Behavioral Engagement: Increased Interaction and Attention/Participation but Similar for Effort
We identified three major aspects of measuring behavioral engagement in the included studies, namely interaction, attention/participation, and effort. Most studies provided evidence that the use of the flipped classroom approach increased students’ interaction and attention/participation compared to traditional lecturing. The classroom observation in Rogers et al. (2017) could advance our understanding of such an increase, as the researchers quantified the proportion of class time spent on different instructional activities under the two instructional environments. They found that the students in their traditional class spent most of their class time taking notes (42.6%) and listening (32.0%). In contrast, the students in their flipped class took notes while watching pre-class instructional videos in their individual learning space (Flipped Learning Network, 2014). More class time could thus be spent working on mathematical tasks (35.1%). Most importantly, the percentage of time spent on peer-to-peer collaboration increased from 1.3 to 15.5% after flipping. As echoed by other studies (e.g., Wasserman et al., 2017; Cronhjort et al., 2018; Khan and Watson, 2018), these problem-solving activities not only facilitated instructor–student and student–student interaction but also better supported their attention and participation in the classroom.

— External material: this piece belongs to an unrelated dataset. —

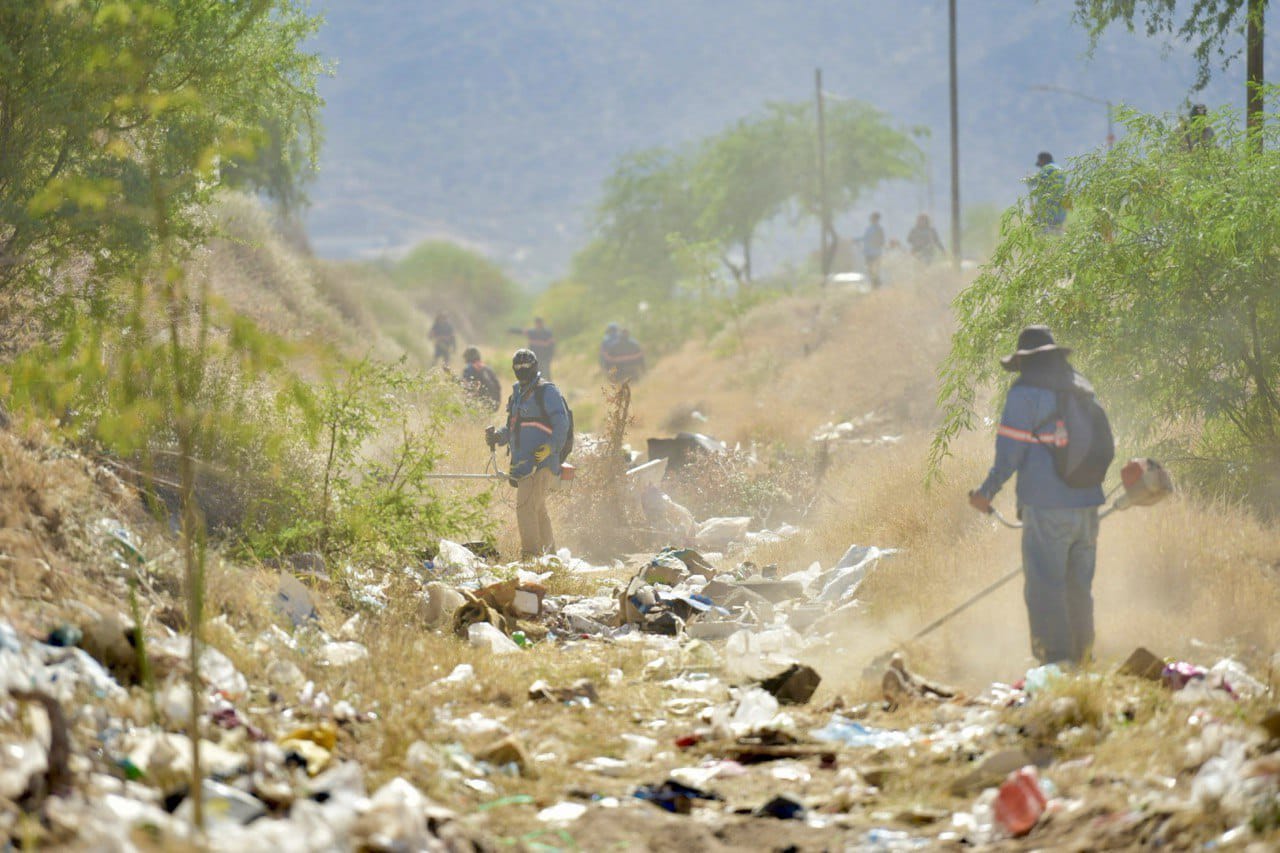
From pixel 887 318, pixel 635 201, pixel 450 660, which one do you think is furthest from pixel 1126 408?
pixel 635 201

Notwithstanding the increase in interaction and attention/participation, students’ levels of effort appeared to be similar in traditional and flipped classrooms across studies. However, we are cautiously positive regarding this non-significant result. As Peterson (2016) commented, “the students in the flipped section did not find the course to be any more demanding than the lecture (traditional) section” (p. 13). Due to the amount of work required, some flipped classroom interventions overwhelmed and frustrated students (Lo et al., 2017; van Alten et al., 2019; Bond, 2020). In the words of one student, “I felt as if I didn’t have enough time to finish what I needed, so I felt rushed. For this reason, I didn’t really enjoy the flip” (Moran, 2018, p. 11). Therefore, instructors should maintain a similar course workload when transforming their traditional lecture-based mathematics course into a flipped one. As Wasserman et al. (2017) specified, the total time required for students to complete out-of-class work for flipped classrooms (e.g., class preparation) should be approximately the same as for traditional classrooms (e.g., homework).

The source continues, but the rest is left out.